EXCERPTED TEXT:
= = = = =
In a move that surprised all, she expressed unhappiness over Obama’s victory. “What if he is a black?”,said the CM. She said that the Republicans were always close to her. “Aap logo ne dekha nahi kya unka haathi?”,said her linking her party to the Republicans.
In her inimitable style, she changed sides half way through the rally. She said that she may now change her party symbol to gaddha not only to pledge support to the most powerful president in the world but to reflect the ethos of her drove.
She blasted the media for projecting Rahul Gandhi as the future PM. When asked about his ongoing Amethi tour with UK Foreign Secretary David Miliband, Kumari said,”Us bande mein kya hai?” leaving the media perplexed if she was referring to Milliband or Rahul.
Mayawati mentioned her recently launched blog and said it would bring newer generation to the polling booths. A reporter, who asked if she was trying to copy LK Advani’s idea, was taken away by her body guards. She said her blog was (a) hit even before the launch. When asked for the link, she smirked and said, “Dhoonte rah jaoge” .
To counter the oft abused slogan ” Bijli Sadak paani” by pro development parties, she announced her drab new slogan, “Behenji PM baney”.
Faking News managed to get a copy of her grand plans for India. Excerpts below:
We will focus on building the morale of the Indian armed forces to make them self reliant. Undue stress on discipline has affected the Indian forces and hence they were not able to advocate a single coup in the last 60 years, unlike our enemy neighbor that has mastered this art.
= = = = =
(Collected data)
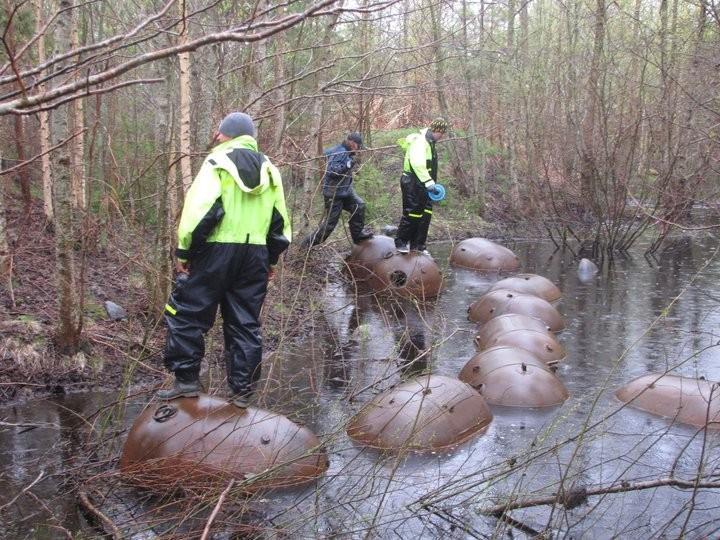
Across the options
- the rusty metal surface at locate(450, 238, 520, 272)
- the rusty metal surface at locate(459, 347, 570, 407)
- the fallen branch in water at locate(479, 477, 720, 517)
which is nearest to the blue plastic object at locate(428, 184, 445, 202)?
the rusty metal surface at locate(450, 238, 520, 272)

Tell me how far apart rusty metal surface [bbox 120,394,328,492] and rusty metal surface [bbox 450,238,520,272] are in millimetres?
9287

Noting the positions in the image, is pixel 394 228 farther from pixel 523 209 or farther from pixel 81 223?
pixel 81 223

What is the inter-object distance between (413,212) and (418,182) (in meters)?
0.51

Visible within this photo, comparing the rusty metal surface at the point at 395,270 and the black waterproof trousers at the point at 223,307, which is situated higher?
the black waterproof trousers at the point at 223,307

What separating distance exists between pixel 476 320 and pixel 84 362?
5255 millimetres

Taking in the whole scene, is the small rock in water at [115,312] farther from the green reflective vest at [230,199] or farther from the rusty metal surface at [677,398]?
the rusty metal surface at [677,398]

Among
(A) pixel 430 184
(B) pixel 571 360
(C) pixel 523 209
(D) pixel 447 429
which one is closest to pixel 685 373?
(B) pixel 571 360

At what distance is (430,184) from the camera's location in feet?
39.2

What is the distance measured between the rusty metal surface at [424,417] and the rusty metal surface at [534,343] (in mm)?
1909

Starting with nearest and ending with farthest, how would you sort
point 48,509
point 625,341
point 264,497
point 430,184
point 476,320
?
point 48,509, point 264,497, point 625,341, point 476,320, point 430,184

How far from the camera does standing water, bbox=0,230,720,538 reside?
Result: 4.83m

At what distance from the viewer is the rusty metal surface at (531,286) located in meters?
11.6

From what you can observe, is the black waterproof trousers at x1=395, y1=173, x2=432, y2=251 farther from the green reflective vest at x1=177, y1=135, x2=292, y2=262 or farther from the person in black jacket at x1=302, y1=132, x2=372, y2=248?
the green reflective vest at x1=177, y1=135, x2=292, y2=262

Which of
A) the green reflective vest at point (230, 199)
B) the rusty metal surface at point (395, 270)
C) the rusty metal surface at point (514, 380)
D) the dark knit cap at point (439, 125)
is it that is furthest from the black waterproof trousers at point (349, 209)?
the green reflective vest at point (230, 199)
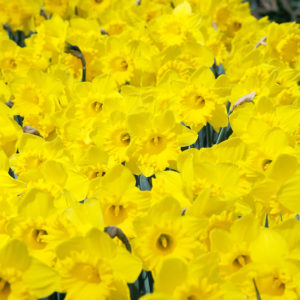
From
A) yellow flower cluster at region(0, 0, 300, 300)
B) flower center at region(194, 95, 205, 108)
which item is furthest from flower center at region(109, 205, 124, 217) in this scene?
flower center at region(194, 95, 205, 108)

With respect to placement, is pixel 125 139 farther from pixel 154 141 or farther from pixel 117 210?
pixel 117 210

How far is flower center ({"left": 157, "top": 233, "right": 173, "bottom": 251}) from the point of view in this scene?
106cm

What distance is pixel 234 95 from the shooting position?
1.68 m

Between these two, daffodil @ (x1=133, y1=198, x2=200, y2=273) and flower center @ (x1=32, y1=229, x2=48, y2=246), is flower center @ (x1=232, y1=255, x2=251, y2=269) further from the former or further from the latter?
flower center @ (x1=32, y1=229, x2=48, y2=246)

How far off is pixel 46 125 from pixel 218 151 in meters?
0.76

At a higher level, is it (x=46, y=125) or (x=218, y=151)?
(x=218, y=151)

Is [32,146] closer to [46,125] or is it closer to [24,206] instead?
[46,125]

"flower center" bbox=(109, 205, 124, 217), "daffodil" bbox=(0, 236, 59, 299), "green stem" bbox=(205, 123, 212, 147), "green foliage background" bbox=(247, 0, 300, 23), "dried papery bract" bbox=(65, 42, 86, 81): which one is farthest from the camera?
"green foliage background" bbox=(247, 0, 300, 23)

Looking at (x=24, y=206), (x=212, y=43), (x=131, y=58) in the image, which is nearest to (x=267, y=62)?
(x=212, y=43)

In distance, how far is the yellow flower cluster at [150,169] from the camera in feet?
3.17

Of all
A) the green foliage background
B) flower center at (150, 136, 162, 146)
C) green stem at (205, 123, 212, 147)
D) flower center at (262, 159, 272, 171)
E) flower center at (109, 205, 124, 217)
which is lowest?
the green foliage background

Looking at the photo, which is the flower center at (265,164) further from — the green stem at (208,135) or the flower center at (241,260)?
the green stem at (208,135)

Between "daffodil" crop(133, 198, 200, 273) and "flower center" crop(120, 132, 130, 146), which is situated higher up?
"daffodil" crop(133, 198, 200, 273)

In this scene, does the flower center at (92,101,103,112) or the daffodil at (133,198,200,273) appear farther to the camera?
the flower center at (92,101,103,112)
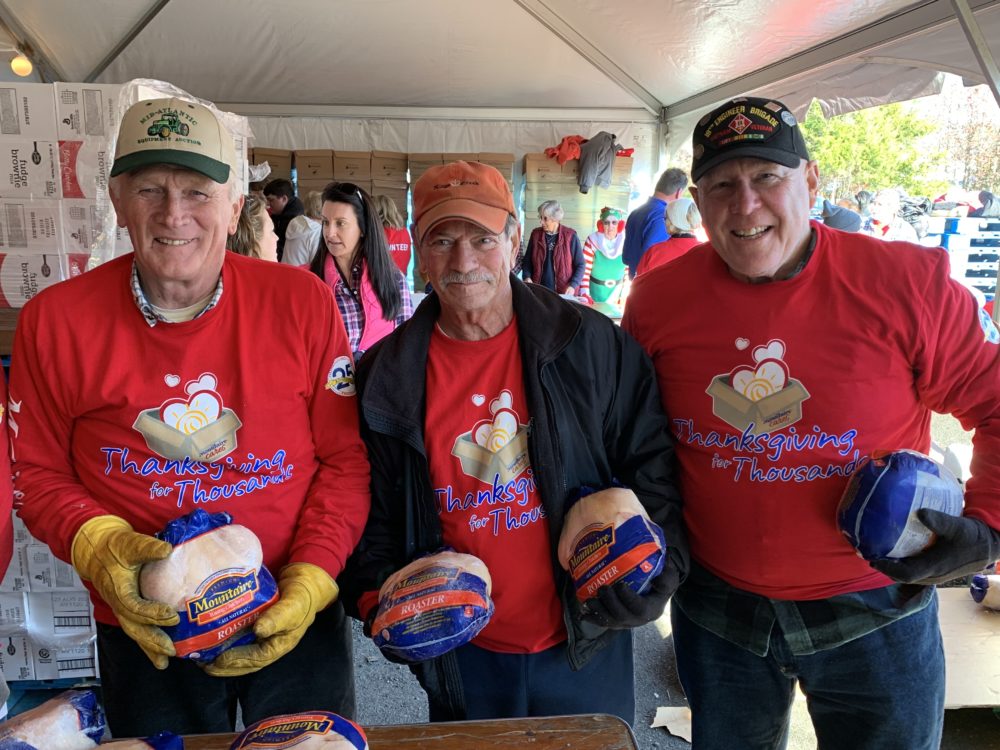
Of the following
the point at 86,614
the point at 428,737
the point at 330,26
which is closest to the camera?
the point at 428,737

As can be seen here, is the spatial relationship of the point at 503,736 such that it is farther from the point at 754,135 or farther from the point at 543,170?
the point at 543,170

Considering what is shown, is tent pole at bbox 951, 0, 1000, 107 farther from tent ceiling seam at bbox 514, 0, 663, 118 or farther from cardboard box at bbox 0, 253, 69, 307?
cardboard box at bbox 0, 253, 69, 307

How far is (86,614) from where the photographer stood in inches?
120

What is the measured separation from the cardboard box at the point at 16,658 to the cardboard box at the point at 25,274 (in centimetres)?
149

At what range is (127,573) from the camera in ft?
4.72

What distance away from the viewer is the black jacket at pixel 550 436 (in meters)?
1.61

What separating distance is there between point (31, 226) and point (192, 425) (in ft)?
6.83

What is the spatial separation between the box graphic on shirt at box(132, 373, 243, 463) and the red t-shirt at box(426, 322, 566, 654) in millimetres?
478

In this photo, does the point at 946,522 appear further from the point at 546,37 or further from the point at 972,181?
the point at 972,181

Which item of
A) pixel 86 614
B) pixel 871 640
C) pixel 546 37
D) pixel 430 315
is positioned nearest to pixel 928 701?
pixel 871 640

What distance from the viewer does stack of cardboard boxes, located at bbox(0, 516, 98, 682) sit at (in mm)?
A: 2949

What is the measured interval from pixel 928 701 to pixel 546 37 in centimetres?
714

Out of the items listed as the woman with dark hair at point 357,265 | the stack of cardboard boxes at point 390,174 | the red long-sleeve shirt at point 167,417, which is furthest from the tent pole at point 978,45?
the stack of cardboard boxes at point 390,174

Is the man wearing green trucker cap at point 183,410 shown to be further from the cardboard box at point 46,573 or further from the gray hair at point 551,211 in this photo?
the gray hair at point 551,211
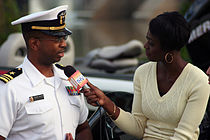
= = = = =
REQUIREMENT 1: Reproduce the passage of the Mayawati text that opens with the words "She blasted the" and closes with "Milliband or Rahul.".
REQUIREMENT 2: In the Mayawati text, what new slogan did she announce?
Rely only on the Mayawati text, not the material.

EXERCISE ANSWER 1:
She blasted the media for projecting Rahul Gandhi as the future PM. When asked about his ongoing Amethi tour with UK Foreign Secretary David Miliband, Kumari said,”Us bande mein kya hai?” leaving the media perplexed if she was referring to Milliband or Rahul.

EXERCISE ANSWER 2: "Behenji PM baney"